• **SOURCE INFORMATION**
━━━━━━━━━━
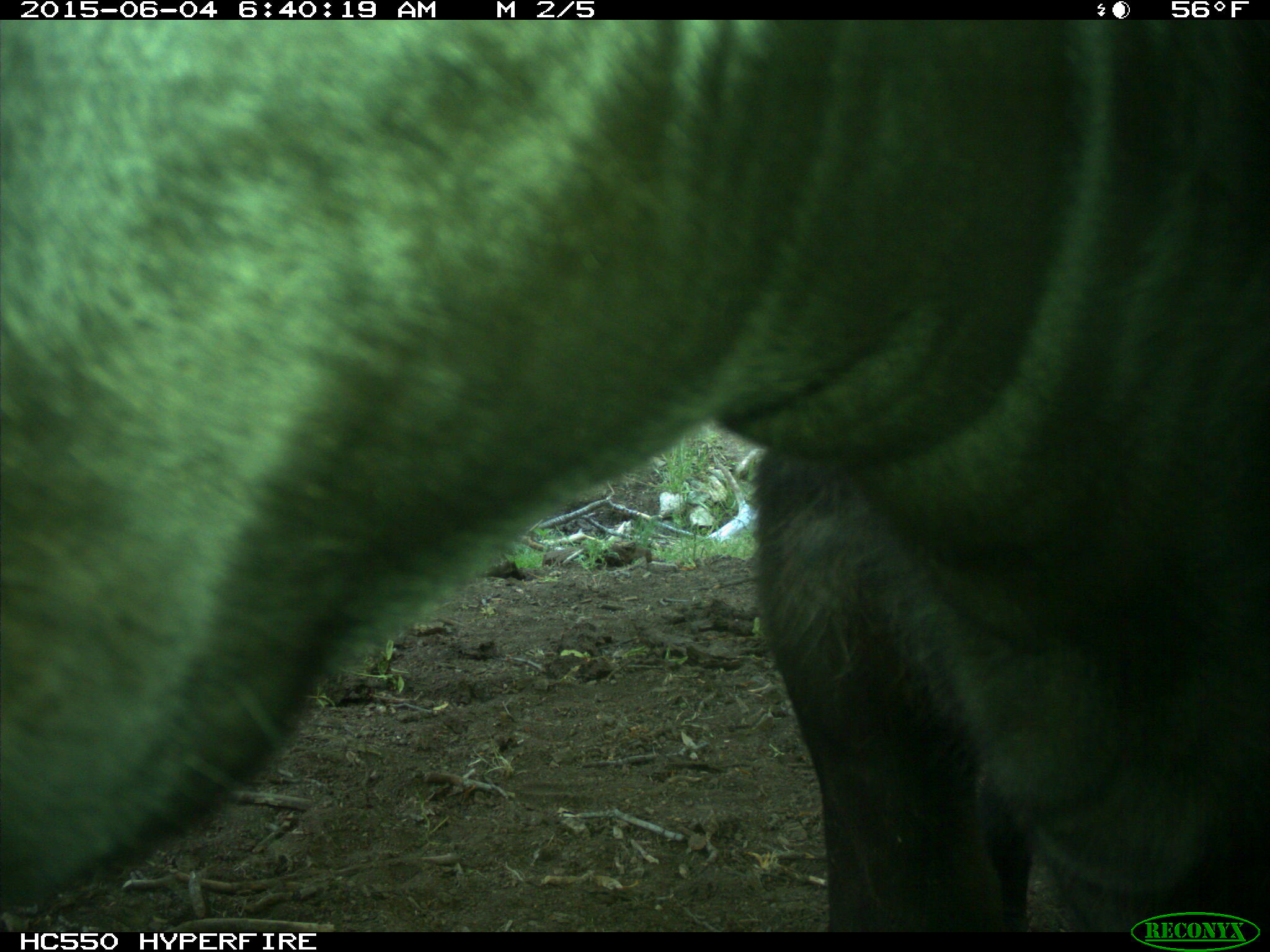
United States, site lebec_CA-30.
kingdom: Animalia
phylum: Chordata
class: Mammalia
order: Artiodactyla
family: Bovidae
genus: Bos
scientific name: Bos taurus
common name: domestic cow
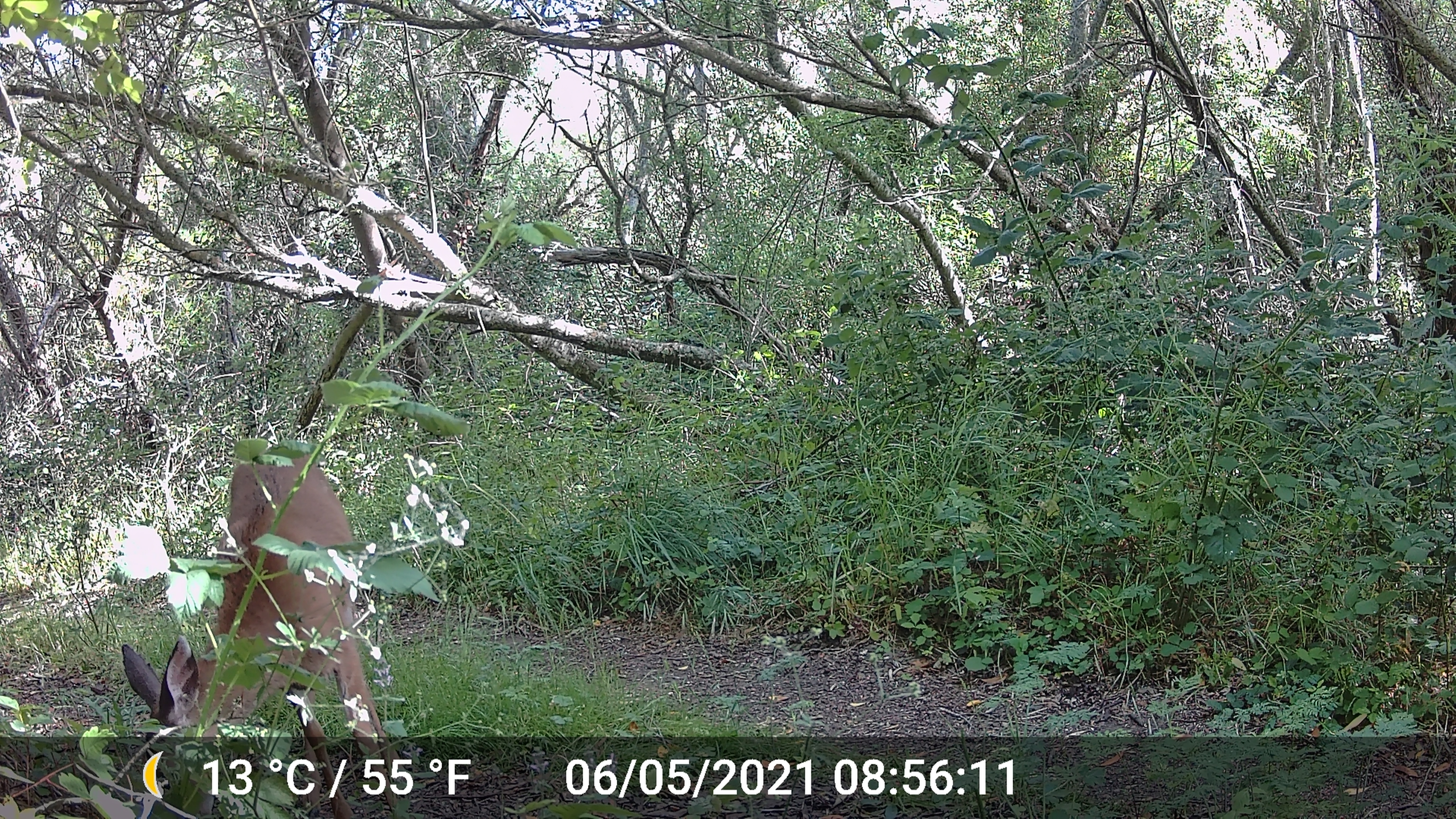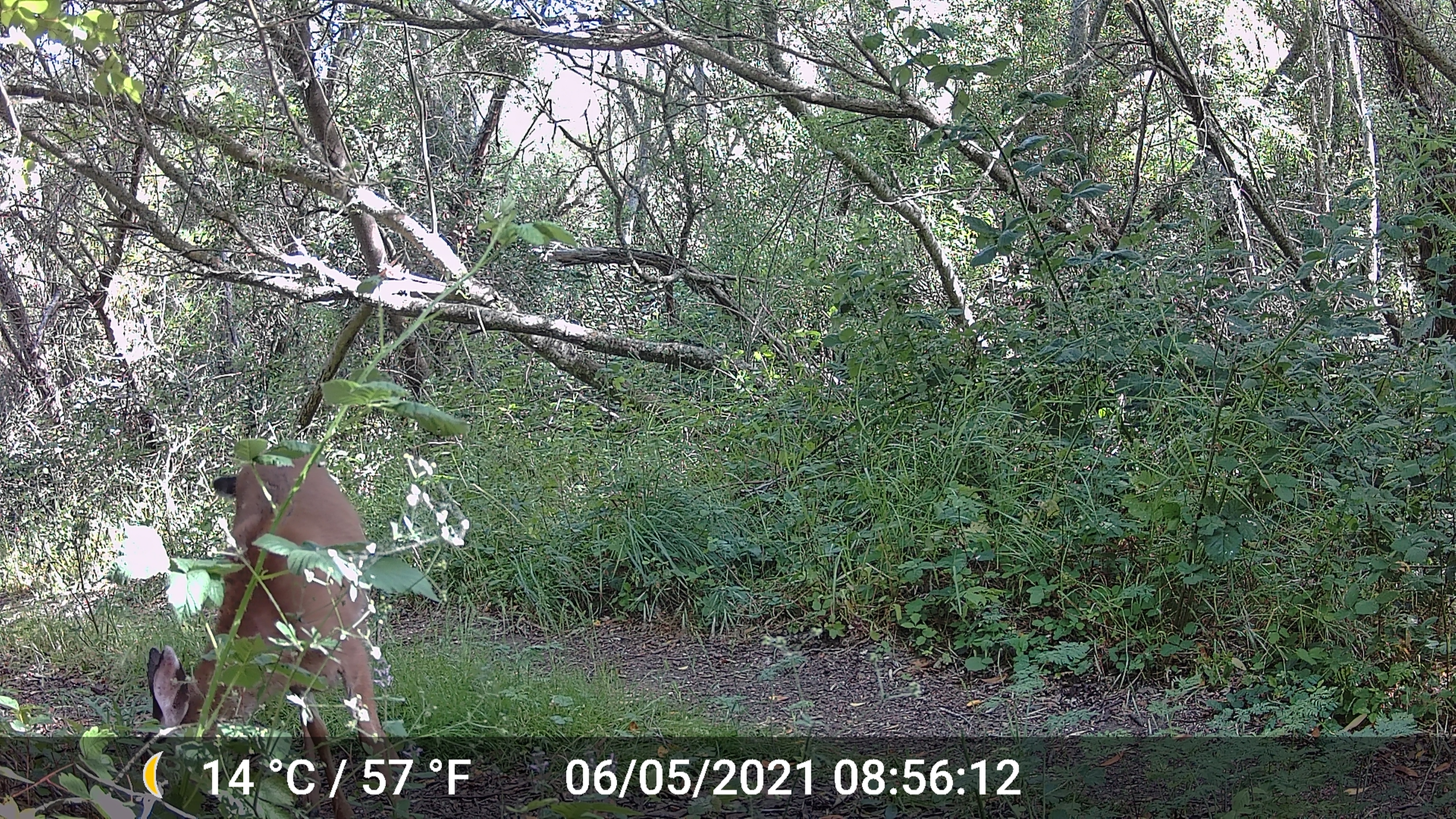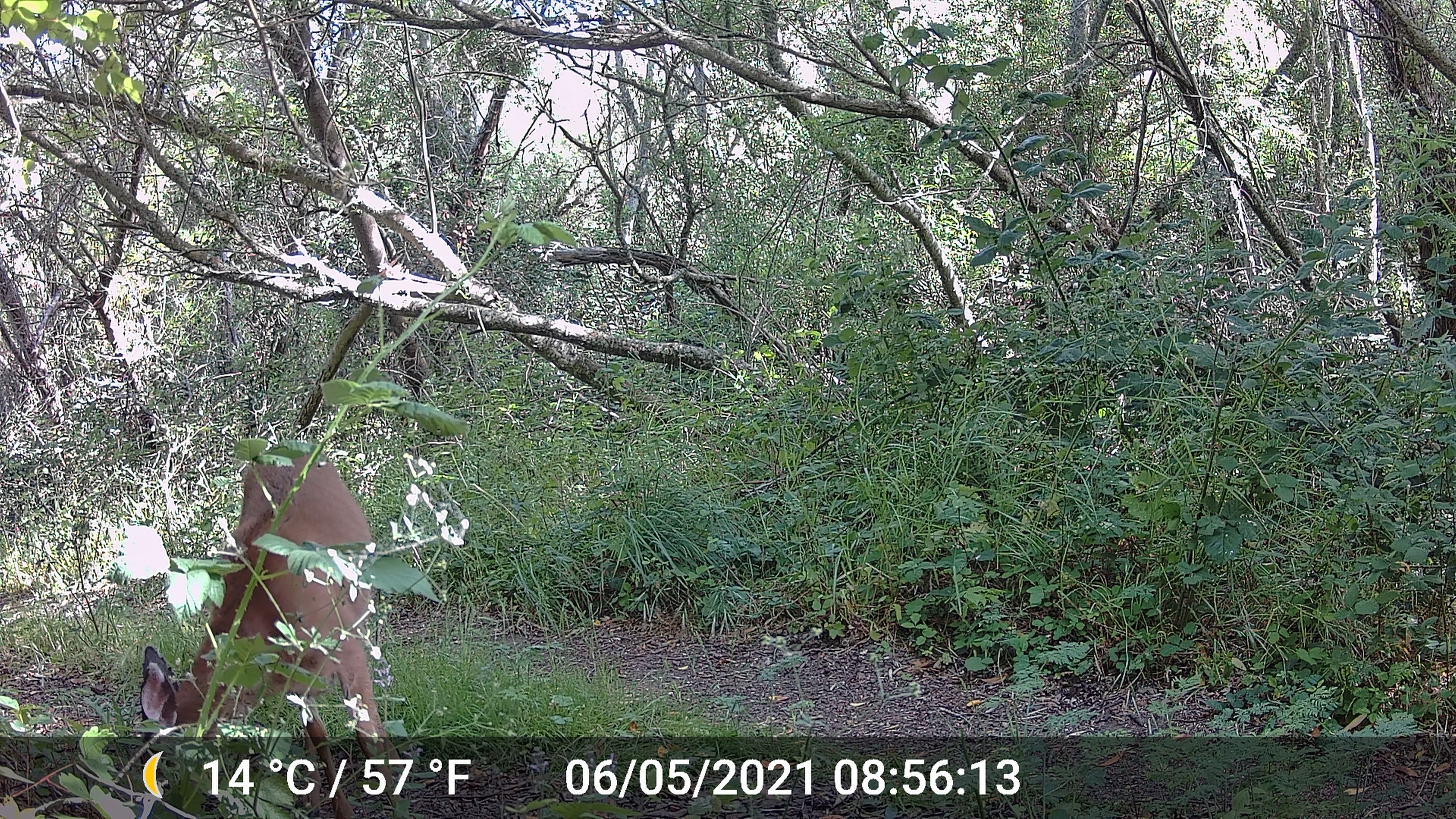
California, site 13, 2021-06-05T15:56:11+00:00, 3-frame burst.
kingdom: Animalia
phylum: Chordata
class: Mammalia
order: Artiodactyla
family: Cervidae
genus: Odocoileus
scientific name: Odocoileus hemionus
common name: mule deer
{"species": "mule deer (Odocoileus hemionus)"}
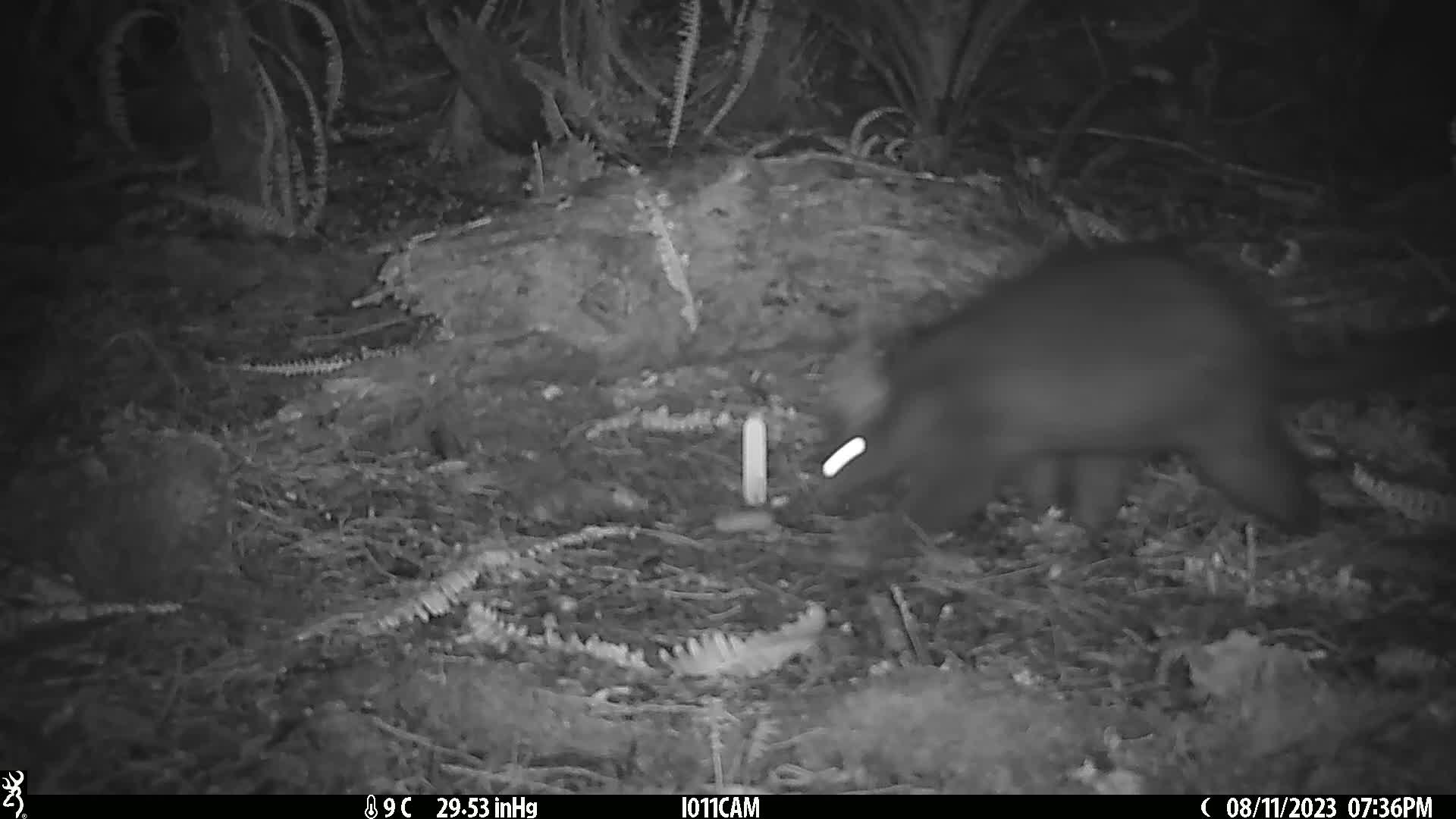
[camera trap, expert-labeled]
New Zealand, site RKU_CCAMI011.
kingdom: Animalia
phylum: Chordata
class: Mammalia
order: Diprotodontia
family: Phalangeridae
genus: Trichosurus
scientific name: Trichosurus vulpecula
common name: common brushtail possum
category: possum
Possum (common brushtail possum) (Trichosurus vulpecula).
━━━━━━━━━━
• **EXERCISE BRIEF**
Your output must reproduce the material above in full, with no pictures.

• **ANSWER TO THE PROBLEM**
United States, site lebec_CA-30.
kingdom: Animalia
phylum: Chordata
class: Mammalia
order: Artiodactyla
family: Bovidae
genus: Bos
scientific name: Bos taurus
common name: domestic cow
California, site 13, 2021-06-05T15:56:11+00:00, 3-frame burst.
kingdom: Animalia
phylum: Chordata
class: Mammalia
order: Artiodactyla
family: Cervidae
genus: Odocoileus
scientific name: Odocoileus hemionus
common name: mule deer
{"species": "mule deer (Odocoileus hemionus)"}
[camera trap, expert-labeled]
New Zealand, site RKU_CCAMI011.
kingdom: Animalia
phylum: Chordata
class: Mammalia
order: Diprotodontia
family: Phalangeridae
genus: Trichosurus
scientific name: Trichosurus vulpecula
common name: common brushtail possum
category: possum
Possum (common brushtail possum) (Trichosurus vulpecula).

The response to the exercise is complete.